═══ Excerpt to read ═══

Hackers stole over $1.2 bn from banks and financial institutions: Kaspersky Lab
17 Feb 2015
Security company Kaspersky Lab has said that hackers have stolen over $1.2 billion from several banks and financial institutions in the past two years, across 30 countries, including Russia, US, Germany, China, Ukraine and Canada, www.abc.net.au reported.
The Russia-based cyber security firm said it had been investigating with Interpol to track down the criminals.
The attackers did not even need to get into the bank's services; on entering the network, they learned how to hide the money transaction activities behind particular actions, according to the firm.
Kaspersky said a group of multi-national hackers from Russia, China, Ukraine and parts of Europe used a type of virus known as Carbanak malware to access bank employee computers and ultimately get inside their networks.
On gaining access, they mimicked the actions of cash transfer staff after watching how they operated and then transferred money from the bank into off-shore accounts, or ordered the bank's ATMs to dispense cash to a waiting criminal.
The targets were mostly central accounts as opposed to customer accounts and usually around $10 million was stolen in each raid.
According to ANZ, it was not affected, while the other three big Australian banks, the Commonwealth, Westpac and National Australia Bank declined to comment on this particular attack.
Moscow-based Kaspersky Lab, a major global player in the cybersecurity industry, is a familiar name to Boston sports fans through its advertising on New England Patriots broadcasts, www.bostonglobe.com reported.
Reports now say the same gang of internet criminals that Kaspersky reported might also have masterminded the theft last year of about 1.2 million credit card numbers from Framingham-based Staples Inc, the office supply chain.
Kaspersky Lab was founded by Eugene Kaspersky, who was a military cryptographer for the former Soviet Union.
He was trained as a hacker, according to Stu Sjouwerman, chief executive of the computer security training firm KnowBe4 LLC in Clearwater, Florida.

═══ Data ═══

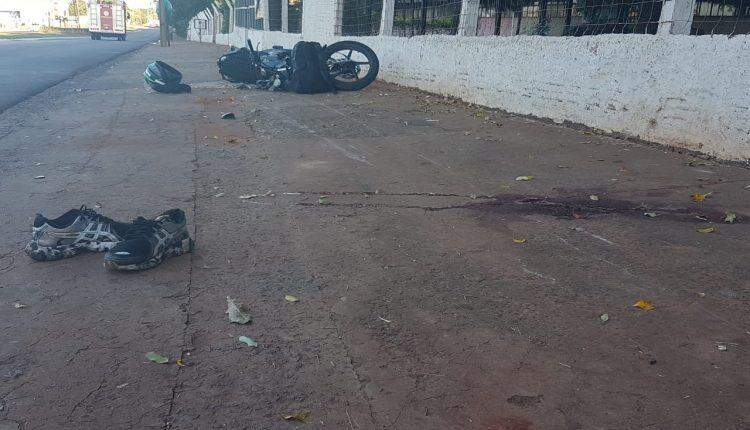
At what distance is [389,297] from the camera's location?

═══

▶ [Questions to answer]
- 1) Copy the part of the bank theft report starting with "The attackers did" and going on through "a waiting criminal.", word for word.
- 2) According to the bank theft report, about how much money was usually stolen in each raid?

▶ [Responses to the exercise]
- 1)
The attackers did not even need to get into the bank's services; on entering the network, they learned how to hide the money transaction activities behind particular actions, according to the firm.
Kaspersky said a group of multi-national hackers from Russia, China, Ukraine and parts of Europe used a type of virus known as Carbanak malware to access bank employee computers and ultimately get inside their networks.
On gaining access, they mimicked the actions of cash transfer staff after watching how they operated and then transferred money from the bank into off-shore accounts, or ordered the bank's ATMs to dispense cash to a waiting criminal.

- 2) Around $10 million.